Ab Initio Assessment Report

This topic contains information about the Ab Initio assessment report. The assessment assesses workloads and produces in-depth insights that help to plan the migration. The Ab Initio assessment accepts various file formats such as XFR, DML, KSH, PLAN, and PSET. Among these, PLAN file provides detailed workflow for executing tasks and PSET file contains tasks or calls to other scripts such as BTEQ, etc.

In This Topic:

Highlights
- Summary
- Complexity
Analysis
- Source Analysis
- Plan File Information
Lineage
Downloadable Reports

Highlights

The highlights section gives you a high-level overview of your assessment summary of the analytics performed on the selected workloads. It includes a graphical depiction of the complexity of files as well as the summary of the files used.

Summary

This section showcases an overview of input Ab Initio graphs and the associated workload inventory. It provides insights into the total number of files, components, Plan files, tasks and more.

Files: Displays the total number of Ab Initio source files.

* **PROBLEMS**:
(A) In the Ab Initio assessment report text, which file format provides a detailed workflow for executing tasks?
(B) List every file format that the Ab Initio assessment report text names as accepted by the assessment.
(C) Carry the Ab Initio assessment report text forward from its final line.

* **SUPPLIED DATA**:
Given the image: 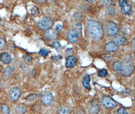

* **ANSWERS FOR THIS EXERCISE**:
(A) The PLAN file.

(B) XFR, DML, KSH, PLAN, and PSET.

(C)
Supported Components: Displays the number of unique components identified within the source files.
Plan files: Displays the total number of Plan files. PLAN file provides detailed workflow for executing tasks.
Total tasks: Displays the number of tasks within the Plan files.
Components: Displays the total number of components.
Analyzed: Displays the percentage of analyzed Ab Initio workloads.

Complexity

This section provides a summarized graphical representation of the complexity of the Ab Initio ETL graphs that helps in making different decisions, including budget estimation and the effort required for migration.

Analysis

This topic provides a detailed examination of source and Plan files.

Source Analysis

This section provides a comprehensive report of the source file including statistical information about file complexity, input/output sources, components, and more.

Files: Displays the name of the file.
Input Sources: Provides the number of input files identified in the attached artifacts.
Output Sources: Provides the number of target files for jobs.
Components: Displays the total number of components. Components are the building blocks to perform a task. These components are mainly categorized into the Dataset components and the Program components, where the dataset components store the data, and the program components process the data.
Auto Conversion (%): Displays the percentage of auto-converted files.
Raw Loc: Displays the number of lines of queries in the attached input.
Complexity: Displays the complexity of files.

Plan File Information

This section provides detailed information about plan files, including associated PSET files, MP files, plan tasks, graph tasks, and more.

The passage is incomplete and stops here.